The term ‘Novel Food’ covers newly introduced foodstuffs. These are all foodstuffs that had not yet been used or consumed before 15th May 1997 to any significant extent in the European Union as part of human consumption, and which can be assigned to a food category specified in the Novel Food Regulation. These include the foodstuffs made of

  • micro-organisms, fungi or algae
  • plants or parts of plants
  • animals or their parts
  • technologically produced nanomaterials

Which New Rules does Regulation (EU) 2015/2283 Contain? 

The definition of Novel Food will be clarified. Any ambiguities surrounding the scope of the previously applicable Novel Food Regulation will be removed. Among others, preparations from insects, foodstuffs from cell or tissue cultures and products of mineral origin are part of the definition and therefore clearly within the scope of the regulation.

The evaluation and approval process for Novel Food will be streamlined and thereby accelerated. The evaluation of applications for approval currently carried out in the individual member states will in future be carried out centrally by the European Food Safety Authority (EFSA). Thus, the approval procedure is running at the European level. In addition, the approvals are not related to the applicant as was done previously, but are general and as such, to the advantage of all distributors.
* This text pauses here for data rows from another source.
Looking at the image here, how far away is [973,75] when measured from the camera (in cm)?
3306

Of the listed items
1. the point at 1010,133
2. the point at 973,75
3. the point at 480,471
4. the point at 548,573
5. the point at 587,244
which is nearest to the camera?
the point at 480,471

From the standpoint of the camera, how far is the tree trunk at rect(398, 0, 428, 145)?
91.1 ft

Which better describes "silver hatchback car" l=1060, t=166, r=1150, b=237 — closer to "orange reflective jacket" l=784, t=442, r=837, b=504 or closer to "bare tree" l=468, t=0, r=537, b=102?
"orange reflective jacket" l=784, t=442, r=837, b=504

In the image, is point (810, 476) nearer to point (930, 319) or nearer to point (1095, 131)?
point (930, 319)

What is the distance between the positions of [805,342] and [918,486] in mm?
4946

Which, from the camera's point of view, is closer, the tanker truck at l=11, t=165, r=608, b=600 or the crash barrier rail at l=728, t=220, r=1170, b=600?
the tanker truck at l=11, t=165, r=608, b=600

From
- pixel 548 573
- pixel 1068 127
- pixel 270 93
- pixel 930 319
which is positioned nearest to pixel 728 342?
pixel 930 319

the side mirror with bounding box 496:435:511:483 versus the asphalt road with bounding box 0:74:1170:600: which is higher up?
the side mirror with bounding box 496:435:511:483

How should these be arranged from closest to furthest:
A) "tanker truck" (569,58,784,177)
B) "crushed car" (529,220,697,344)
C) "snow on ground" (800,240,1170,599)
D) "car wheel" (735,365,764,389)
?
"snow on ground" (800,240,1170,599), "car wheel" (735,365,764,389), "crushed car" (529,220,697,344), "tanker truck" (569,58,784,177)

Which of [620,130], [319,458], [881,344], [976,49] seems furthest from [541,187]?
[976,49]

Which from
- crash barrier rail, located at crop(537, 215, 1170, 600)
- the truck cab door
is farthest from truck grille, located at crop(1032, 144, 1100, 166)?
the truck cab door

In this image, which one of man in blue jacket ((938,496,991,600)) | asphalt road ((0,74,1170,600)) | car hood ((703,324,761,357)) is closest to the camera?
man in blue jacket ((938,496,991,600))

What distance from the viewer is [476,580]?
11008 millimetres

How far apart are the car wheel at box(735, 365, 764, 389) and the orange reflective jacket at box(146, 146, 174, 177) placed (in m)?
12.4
As part of the approval procedure, there is a Union list drawn up and maintained by the Commission. Only novel foodstuffs approved and listed as part of the Union list may be marketed as such, subject to the established conditions and labelling provisions.

Traditional food from third countries can be more easily imported into the EU single market.

What are the Transitional Arrangements in the Interim?

The transitional measures are described in Art. 35 Regulation (EU) 2015/2283. These include two cases:

  • Approval procedures, which started before the date of the new regulation coming into force but where the approval procedure is still ongoing. For these "old” Novel Foods, the Commission adopts the approval procedure already established in accordance with the old regulation and decides on the applications.
  • Approval procedures, which are only required now due to the extension of the scope of the new regulation. For these "new” Novel Foods", i.e. the foodstuffs that were marketable under conventional law prior to the entry into force of the new Novel Food Regulation, an application for approval must be submitted no later than 2nd January 2020. Before the expiry of this period, the food in question is therefore legally marketable without any application.

Do You Have Any Questions?

Our account manager Dr Zein Jennah Abbas will be happy to answer your questions and provide you with detailed information on the Novel Food sector.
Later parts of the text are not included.